[Provided records — start]

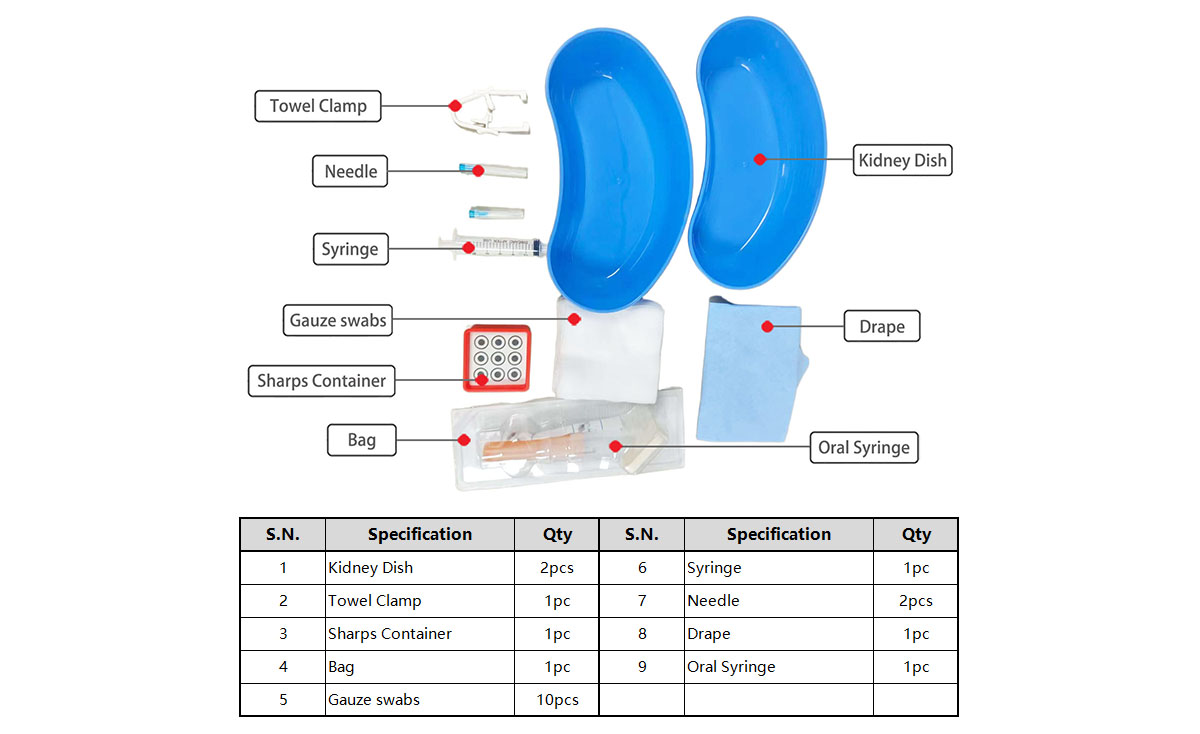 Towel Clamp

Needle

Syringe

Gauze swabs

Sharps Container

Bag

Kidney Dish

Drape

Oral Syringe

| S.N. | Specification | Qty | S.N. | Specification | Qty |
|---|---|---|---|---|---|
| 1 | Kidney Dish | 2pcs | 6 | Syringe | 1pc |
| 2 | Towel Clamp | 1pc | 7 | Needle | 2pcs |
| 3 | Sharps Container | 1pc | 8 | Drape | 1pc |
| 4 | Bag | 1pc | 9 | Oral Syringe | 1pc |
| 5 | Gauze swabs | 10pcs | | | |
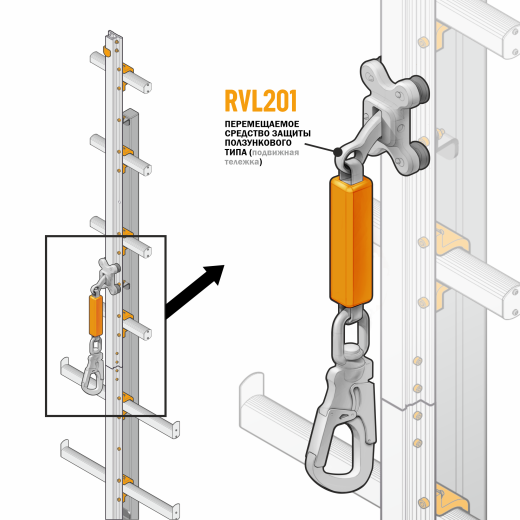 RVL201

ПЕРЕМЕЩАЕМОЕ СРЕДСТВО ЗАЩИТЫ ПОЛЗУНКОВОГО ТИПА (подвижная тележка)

[Provided records — finish]
[Provided records — start]

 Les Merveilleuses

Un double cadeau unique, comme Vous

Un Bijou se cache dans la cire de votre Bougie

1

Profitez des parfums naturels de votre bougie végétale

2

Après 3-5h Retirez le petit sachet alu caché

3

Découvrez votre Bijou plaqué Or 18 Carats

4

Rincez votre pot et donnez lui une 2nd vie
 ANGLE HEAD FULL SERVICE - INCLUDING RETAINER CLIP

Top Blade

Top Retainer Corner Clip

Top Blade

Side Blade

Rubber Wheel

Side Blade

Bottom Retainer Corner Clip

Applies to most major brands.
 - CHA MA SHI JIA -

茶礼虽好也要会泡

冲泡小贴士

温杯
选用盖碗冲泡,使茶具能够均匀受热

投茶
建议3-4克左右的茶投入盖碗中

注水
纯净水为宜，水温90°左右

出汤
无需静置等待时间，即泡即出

[Provided records — finish]

Work item -
Give only the lines from the one holding "Après 3-5h Retirez le petit sachet alu caché" through the one holding "Applies to most major brands.", each restated exactly as it appears above.

Reply -
Après 3-5h Retirez le petit sachet alu caché

3

Découvrez votre Bijou plaqué Or 18 Carats

4

Rincez votre pot et donnez lui une 2nd vie
 ANGLE HEAD FULL SERVICE - INCLUDING RETAINER CLIP

Top Blade

Top Retainer Corner Clip

Top Blade

Side Blade

Rubber Wheel

Side Blade

Bottom Retainer Corner Clip

Applies to most major brands.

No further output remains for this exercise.